This picture is indeed a bovid, although it’s not a bison. The skull cap, adorned with horns is from an animal called Bootherium bombifrons, also known as Harlan’s muskox, , woodland muskox, bonnet-headed muskox, or my personal preferred term second to the great Bootherium, the helmeted muskox.
Muskox are ungulates (hoofed animals) in the order Artiodactylia, even-toed ungulates such as pigs, deer, camels, and antelopes. Artiodactyls also include hippos and whales, which is why some people prefer the term Cetartiodactylia. Bovids are a group of artiodactyls known for having blunt snouts and unbranched horns. In addition to the ever-popular cows, they include bison, sheep, goats, antelopes, and of course, the muskox. It is a large group, with over 400 known species.
Muskox today consist of a single species, Ovibos moschatus.
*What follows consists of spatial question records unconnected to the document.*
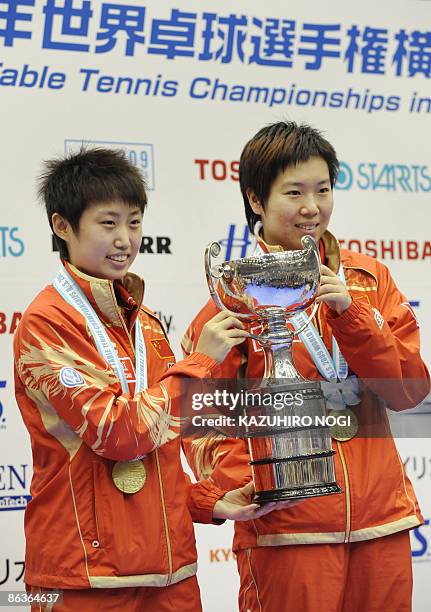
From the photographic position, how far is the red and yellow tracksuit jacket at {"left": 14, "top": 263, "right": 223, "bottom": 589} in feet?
6.09

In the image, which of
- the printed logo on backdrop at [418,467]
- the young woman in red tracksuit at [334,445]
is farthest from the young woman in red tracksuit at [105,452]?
the printed logo on backdrop at [418,467]

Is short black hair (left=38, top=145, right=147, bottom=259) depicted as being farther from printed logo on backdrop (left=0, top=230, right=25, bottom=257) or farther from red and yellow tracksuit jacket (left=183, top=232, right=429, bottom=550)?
printed logo on backdrop (left=0, top=230, right=25, bottom=257)

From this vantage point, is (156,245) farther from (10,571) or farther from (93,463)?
(93,463)

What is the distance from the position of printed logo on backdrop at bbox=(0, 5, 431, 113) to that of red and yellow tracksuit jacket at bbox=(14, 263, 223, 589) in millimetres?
1379

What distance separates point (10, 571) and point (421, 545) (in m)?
1.41

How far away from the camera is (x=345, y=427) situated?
2.02 m

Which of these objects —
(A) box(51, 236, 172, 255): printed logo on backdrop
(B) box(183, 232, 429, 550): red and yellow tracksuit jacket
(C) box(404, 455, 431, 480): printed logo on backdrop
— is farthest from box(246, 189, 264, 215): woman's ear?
(C) box(404, 455, 431, 480): printed logo on backdrop

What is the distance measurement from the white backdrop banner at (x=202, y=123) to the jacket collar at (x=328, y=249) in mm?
1080

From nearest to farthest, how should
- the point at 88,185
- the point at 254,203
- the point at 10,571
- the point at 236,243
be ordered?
the point at 88,185 < the point at 254,203 < the point at 10,571 < the point at 236,243

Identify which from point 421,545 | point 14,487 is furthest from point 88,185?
point 421,545

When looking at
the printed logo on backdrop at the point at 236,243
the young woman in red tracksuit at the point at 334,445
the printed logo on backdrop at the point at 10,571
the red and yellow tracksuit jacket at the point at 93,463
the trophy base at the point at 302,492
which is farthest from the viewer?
the printed logo on backdrop at the point at 236,243

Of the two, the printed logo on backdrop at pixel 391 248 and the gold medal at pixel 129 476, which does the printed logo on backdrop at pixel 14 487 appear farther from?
the printed logo on backdrop at pixel 391 248

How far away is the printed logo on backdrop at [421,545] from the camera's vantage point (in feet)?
11.1

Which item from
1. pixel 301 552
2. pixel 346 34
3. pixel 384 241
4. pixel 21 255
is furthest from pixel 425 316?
pixel 301 552
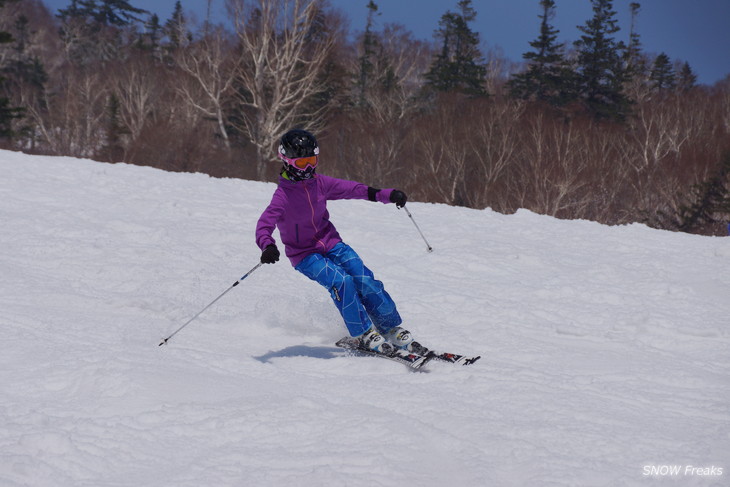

Muskox are commonly misunderstood to be related to oxen, which are really just cows (or more correctly, cattle, as cow technically only refers to females) that have been trained as draft animals and not a separate species at all. Muskox are really more closely related to goats than cattle. They are adapted for cold weather and live in Arctic regions of North America, Eurasia, and Greenland.
Bootherium, unlike its modern cousin, lived in more temperate climates. It lived throughout North America during the Pleistocene Epoch between 300,000 and 1.8 million years ago, but was most common in the southern United States. It is not a common fossil in Arkansas, but has been identified from Newton County in the northern part of the state along the Buffalo National River. Sadly, the paper referencing this find is chiefly about a cave in Maryland from 1938, which is a great indicator of a lack of decent mammalian paleontological research in Arkansas. Nevertheless, during the Pleistocene, Bootherium has been listed as the most common form of muskox in North America.
Bootherium is reported to have been taller and thinner than modern muskox, with a finer and shorter fur coat, as befitting the warmer climate. They also had large horns that were fused together across the top of the skull.
Considering that it shared a similar habitat with mastodons, which we have in a fair abundance within the state, it would be expected that there should be more evidence of them being in Arkansas. It may be that they are usually mistaken for the bones of modern cattle, which are not uncommon throughout the state. So perhaps there are more around here than we know about.